##### ENTRIES PROVIDED #####
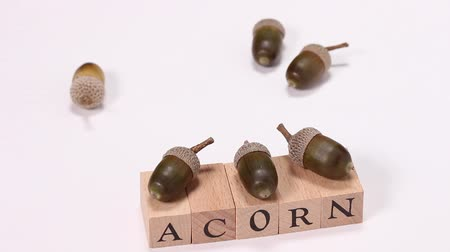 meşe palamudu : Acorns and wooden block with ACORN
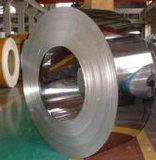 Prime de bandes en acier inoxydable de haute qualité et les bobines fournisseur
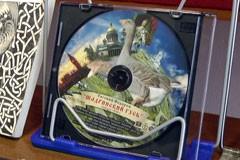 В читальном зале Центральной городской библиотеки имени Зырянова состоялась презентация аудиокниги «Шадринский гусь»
#####
##### ENTRIES PROVIDED #####
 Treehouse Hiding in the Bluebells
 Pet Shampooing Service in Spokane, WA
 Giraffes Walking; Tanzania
#####
**EXERCISE OBJECTIVE**.
Beginning with the line above that contains "Treehouse Hiding in the Bluebells", copy each line exactly up to and including the line that contains "Giraffes Walking; Tanzania", and go no further.

**ANSWER TO THIS TASK**.
 Treehouse Hiding in the Bluebells
 Pet Shampooing Service in Spokane, WA
 Giraffes Walking; Tanzania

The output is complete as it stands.